• [PROBLEM TO WORK ON]: Rewrite the stretch of entries from the line containing "Observing this image, is" through the end of the entries, changing every "distant tree line" to "far line of trees" and leaving everything else as it is.

---------- DATA IN THIS EXERCISE

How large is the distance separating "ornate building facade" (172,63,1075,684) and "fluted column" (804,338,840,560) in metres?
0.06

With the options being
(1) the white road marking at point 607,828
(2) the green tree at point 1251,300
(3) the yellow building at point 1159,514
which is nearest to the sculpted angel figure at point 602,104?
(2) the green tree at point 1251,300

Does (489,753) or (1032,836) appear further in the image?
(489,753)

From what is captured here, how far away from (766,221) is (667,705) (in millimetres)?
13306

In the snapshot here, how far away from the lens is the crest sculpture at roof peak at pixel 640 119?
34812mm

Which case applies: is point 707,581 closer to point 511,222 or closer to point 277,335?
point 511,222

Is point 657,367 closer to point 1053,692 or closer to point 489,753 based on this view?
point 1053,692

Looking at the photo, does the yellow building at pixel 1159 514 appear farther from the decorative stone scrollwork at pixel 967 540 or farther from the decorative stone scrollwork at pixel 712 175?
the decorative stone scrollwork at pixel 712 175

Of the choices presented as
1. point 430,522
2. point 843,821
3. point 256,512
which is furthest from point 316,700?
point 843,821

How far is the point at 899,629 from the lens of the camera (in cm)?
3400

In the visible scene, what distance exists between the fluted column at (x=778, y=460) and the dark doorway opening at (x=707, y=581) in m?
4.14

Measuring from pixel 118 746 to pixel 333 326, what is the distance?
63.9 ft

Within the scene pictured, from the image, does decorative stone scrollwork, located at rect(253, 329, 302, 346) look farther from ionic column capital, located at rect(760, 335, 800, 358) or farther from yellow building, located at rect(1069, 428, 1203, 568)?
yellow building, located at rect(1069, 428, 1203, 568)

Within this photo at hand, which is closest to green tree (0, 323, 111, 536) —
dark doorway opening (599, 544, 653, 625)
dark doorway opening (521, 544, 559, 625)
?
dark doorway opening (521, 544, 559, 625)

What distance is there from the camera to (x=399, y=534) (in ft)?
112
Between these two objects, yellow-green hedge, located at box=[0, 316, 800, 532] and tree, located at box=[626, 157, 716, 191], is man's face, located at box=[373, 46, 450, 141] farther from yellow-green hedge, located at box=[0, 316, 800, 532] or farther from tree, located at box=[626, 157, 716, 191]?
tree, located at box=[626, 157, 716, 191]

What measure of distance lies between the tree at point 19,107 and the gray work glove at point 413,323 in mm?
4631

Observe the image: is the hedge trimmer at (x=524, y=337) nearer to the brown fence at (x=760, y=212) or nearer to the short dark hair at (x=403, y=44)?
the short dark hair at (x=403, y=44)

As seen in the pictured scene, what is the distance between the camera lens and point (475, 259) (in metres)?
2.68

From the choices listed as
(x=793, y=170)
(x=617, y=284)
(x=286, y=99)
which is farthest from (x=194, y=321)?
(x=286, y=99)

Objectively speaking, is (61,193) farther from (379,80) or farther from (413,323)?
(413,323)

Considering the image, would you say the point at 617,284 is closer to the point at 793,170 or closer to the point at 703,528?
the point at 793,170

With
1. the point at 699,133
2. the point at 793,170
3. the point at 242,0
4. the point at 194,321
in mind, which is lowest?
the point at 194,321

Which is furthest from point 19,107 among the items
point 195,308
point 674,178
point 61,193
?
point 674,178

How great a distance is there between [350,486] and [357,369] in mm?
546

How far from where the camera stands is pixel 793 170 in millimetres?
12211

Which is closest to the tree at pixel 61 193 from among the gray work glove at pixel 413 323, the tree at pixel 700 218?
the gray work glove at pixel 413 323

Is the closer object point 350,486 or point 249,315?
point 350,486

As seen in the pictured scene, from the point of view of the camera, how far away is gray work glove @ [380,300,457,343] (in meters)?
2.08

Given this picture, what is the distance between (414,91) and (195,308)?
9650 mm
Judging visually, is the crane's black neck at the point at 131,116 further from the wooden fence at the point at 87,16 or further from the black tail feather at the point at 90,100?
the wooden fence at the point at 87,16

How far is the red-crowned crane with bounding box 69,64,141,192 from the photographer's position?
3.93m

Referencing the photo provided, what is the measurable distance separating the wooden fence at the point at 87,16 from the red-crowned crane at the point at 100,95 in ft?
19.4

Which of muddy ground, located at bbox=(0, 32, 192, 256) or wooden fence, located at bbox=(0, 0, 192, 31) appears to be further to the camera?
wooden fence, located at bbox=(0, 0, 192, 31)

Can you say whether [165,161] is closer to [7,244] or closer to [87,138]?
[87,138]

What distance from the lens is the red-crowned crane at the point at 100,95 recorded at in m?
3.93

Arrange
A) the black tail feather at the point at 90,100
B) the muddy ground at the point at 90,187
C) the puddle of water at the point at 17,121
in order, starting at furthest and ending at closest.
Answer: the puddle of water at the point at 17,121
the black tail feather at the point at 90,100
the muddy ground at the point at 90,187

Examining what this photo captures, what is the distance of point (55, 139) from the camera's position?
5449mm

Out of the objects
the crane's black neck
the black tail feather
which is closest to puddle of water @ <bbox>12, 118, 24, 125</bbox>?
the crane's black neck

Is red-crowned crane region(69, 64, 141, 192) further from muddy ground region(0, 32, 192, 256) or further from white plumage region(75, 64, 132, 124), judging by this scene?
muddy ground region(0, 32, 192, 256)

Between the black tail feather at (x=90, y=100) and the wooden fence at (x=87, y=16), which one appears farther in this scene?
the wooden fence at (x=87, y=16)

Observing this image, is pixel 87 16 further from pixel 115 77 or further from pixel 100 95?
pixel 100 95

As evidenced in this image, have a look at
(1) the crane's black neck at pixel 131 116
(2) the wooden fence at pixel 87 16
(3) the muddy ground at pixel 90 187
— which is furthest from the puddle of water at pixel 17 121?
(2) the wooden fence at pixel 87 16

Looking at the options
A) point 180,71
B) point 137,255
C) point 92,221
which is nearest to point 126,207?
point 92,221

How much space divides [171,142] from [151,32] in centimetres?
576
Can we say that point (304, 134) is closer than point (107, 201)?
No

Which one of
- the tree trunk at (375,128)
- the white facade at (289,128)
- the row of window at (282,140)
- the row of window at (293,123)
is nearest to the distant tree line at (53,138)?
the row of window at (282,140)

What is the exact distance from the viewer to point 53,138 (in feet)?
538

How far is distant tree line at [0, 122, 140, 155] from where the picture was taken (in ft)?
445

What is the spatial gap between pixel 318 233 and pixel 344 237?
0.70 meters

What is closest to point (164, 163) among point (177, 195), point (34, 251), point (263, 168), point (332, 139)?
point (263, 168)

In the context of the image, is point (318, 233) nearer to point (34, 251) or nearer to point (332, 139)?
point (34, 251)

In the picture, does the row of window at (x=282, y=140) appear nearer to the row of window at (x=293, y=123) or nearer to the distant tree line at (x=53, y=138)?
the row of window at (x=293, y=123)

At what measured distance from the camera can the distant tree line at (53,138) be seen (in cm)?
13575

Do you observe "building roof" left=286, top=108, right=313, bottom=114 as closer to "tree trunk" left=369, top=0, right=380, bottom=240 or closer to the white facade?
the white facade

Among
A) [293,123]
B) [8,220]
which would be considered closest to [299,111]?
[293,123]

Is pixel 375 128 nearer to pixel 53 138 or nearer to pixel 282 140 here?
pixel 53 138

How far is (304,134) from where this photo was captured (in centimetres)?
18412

--------------------

• [IN RESPONSE]:
Observing this image, is pixel 87 16 further from pixel 115 77 or further from pixel 100 95?
pixel 100 95

As evidenced in this image, have a look at
(1) the crane's black neck at pixel 131 116
(2) the wooden fence at pixel 87 16
(3) the muddy ground at pixel 90 187
— which is furthest from the puddle of water at pixel 17 121?
(2) the wooden fence at pixel 87 16

Looking at the options
A) point 180,71
B) point 137,255
C) point 92,221
which is nearest to point 126,207?
point 92,221

How much space divides [171,142] from [151,32] in centimetres?
576
Can we say that point (304, 134) is closer than point (107, 201)?
No

Which one of
- the tree trunk at (375,128)
- the white facade at (289,128)
- the row of window at (282,140)
- the row of window at (293,123)
is nearest to the far line of trees at (53,138)?
the row of window at (282,140)

What is the exact distance from the viewer to point 53,138 (in feet)?
538

How far is far line of trees at [0, 122, 140, 155] from where the picture was taken (in ft)?
445

What is the spatial gap between pixel 318 233 and pixel 344 237?
0.70 meters

What is closest to point (164, 163) among point (177, 195), point (34, 251), point (263, 168), point (332, 139)?
point (263, 168)

In the context of the image, is point (318, 233) nearer to point (34, 251) or nearer to point (332, 139)?
point (34, 251)

In the picture, does the row of window at (x=282, y=140) appear nearer to the row of window at (x=293, y=123) or nearer to the far line of trees at (x=53, y=138)?
the row of window at (x=293, y=123)

At what measured distance from the camera can the far line of trees at (53,138) be seen (in cm)?
13575

Do you observe "building roof" left=286, top=108, right=313, bottom=114 as closer to "tree trunk" left=369, top=0, right=380, bottom=240 or closer to the white facade?
the white facade

Among
A) [293,123]
B) [8,220]
which would be considered closest to [299,111]?
[293,123]

Is pixel 375 128 nearer to pixel 53 138 or nearer to pixel 282 140 here?
pixel 53 138

How far is (304,134) from where this photo was captured (in centimetres)?
18412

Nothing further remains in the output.